# Taillights not always on with headlights?



## Reid (Apr 25, 2018)

I was driving in the rain yesterday, and came across another 3 with no taillights. Visibility was a bit poor, so I glanced down at my screen, curious as to why the other car's lights weren't on. My headlights were showing as on. But then later when I passed that car, I noticed their headlights (and foglights) were, in fact, on! 

I noticed a few other 3s in the same state on my drive -- which led me to the conclusion that, even though my car was telling me my lights were on, it was probably that my taillights were completely out! 

I'm not sure if there's a difference between "lights on because wipers are on" (CA law now, and likely the software on most cars triggers auto headlights with wipers by now)... or if it's some kind of "low light but not night" state... Regardless, I find it surprising that there's a mode where the headlights are on but the taillights are not. I'm not sure why this would be desirable. 

Can't find anything on this topic via a search. Anyone know more detail about what causes this state?


----------



## BluestarE3 (Oct 12, 2017)

Yes, the highlights do come on automatically when the wipers are in operation. This is also mentioned in the owner's manual, but it doesn't say anything about the taillights. I've always assumed the taillights come on with the headlights, but now you've piqued my curiosity. When it starts raining here again, I may have to check it out.


----------



## MelindaV (Apr 2, 2016)

Reid said:


> I was driving in the rain yesterday, and came across another 3 with no taillights. Visibility was a bit poor, so I glanced down at my screen, curious as to why the other car's lights weren't on. My headlights were showing as on. But then later when I passed that car, I noticed their headlights (and foglights) were, in fact, on!
> 
> I noticed a few other 3s in the same state on my drive -- which led me to the conclusion that, even though my car was telling me my lights were on, it was probably that my taillights were completely out!
> 
> ...

— ACTIVITY —
Please reproduce word for word the passage of the taillight thread above, starting with "Yes, the highlights" and going on through "check it out.".

— SUPPLIED MATERIAL —
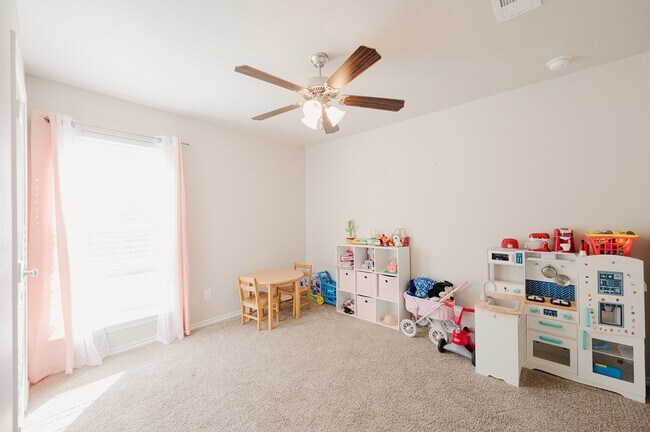 Building Photo - 9007 Antelope Ave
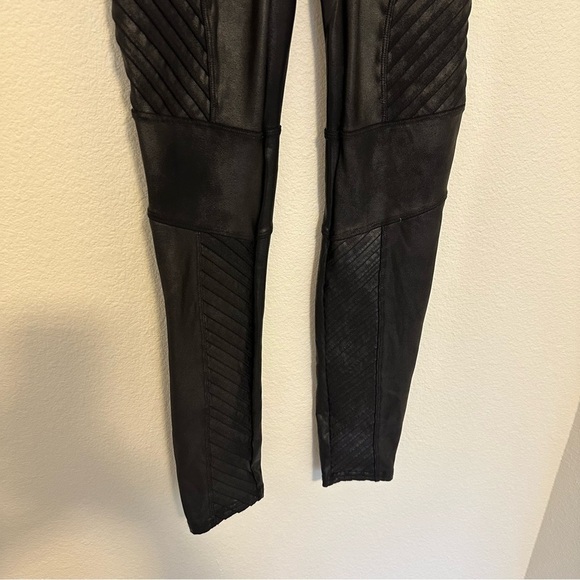 Spanx Faux Leather Moto Leggings Black Size Medium Women’s Ankle Fit - Picture 4 of 9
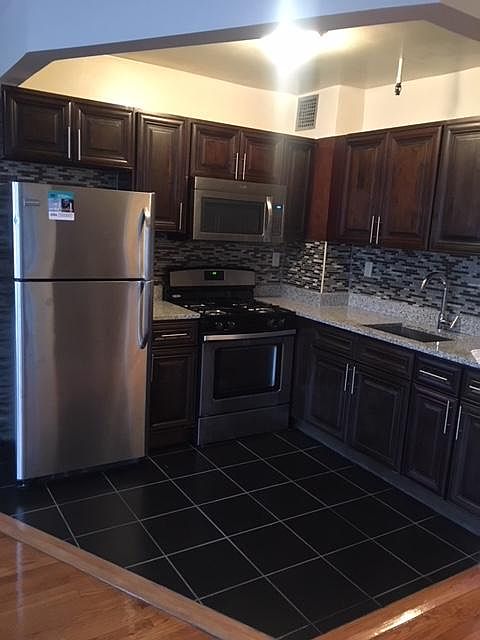 2nd image of 8025 Parsons Blvd APT A14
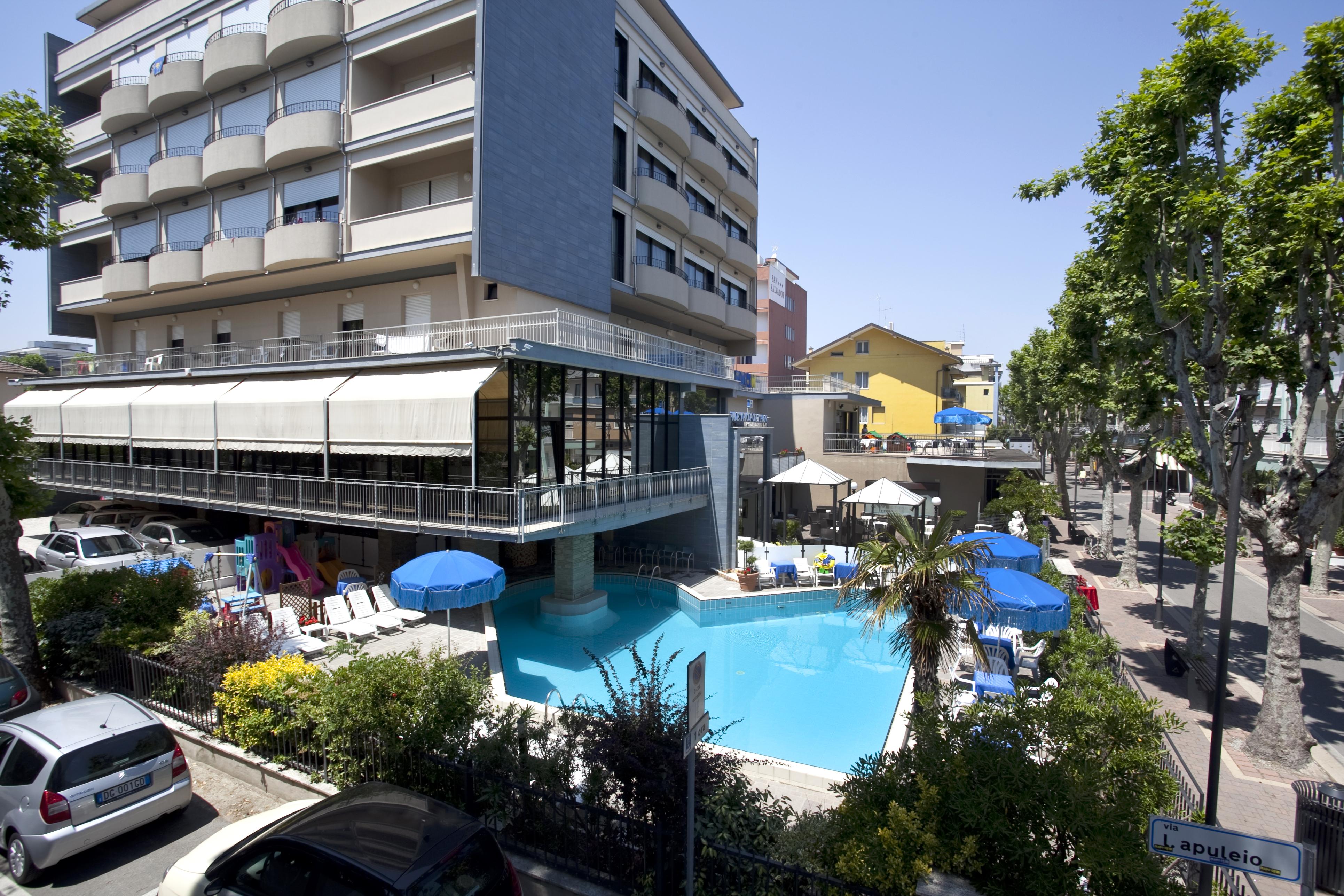 Hotel Metropolitan Bellaria-Igea Marina Bagian luar foto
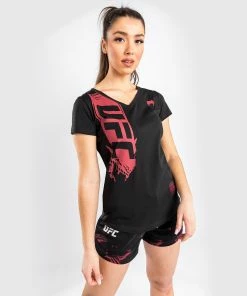 UFC Venum Authentic Fight Week Women's 2.0 Short Sleeve T-Shirt - Black/Red -Boxing Sport Store 6 252F7 252F2 252F4 252F6724bef2676724ae61e22c27440cefdc44998557 VNMUFC 00142 001 05 f25663c3 b0ce 4851 809d da2274859ab2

— OUTPUT FOR THIS TASK —
Yes, the highlights do come on automatically when the wipers are in operation. This is also mentioned in the owner's manual, but it doesn't say anything about the taillights. I've always assumed the taillights come on with the headlights, but now you've piqued my curiosity. When it starts raining here again, I may have to check it out.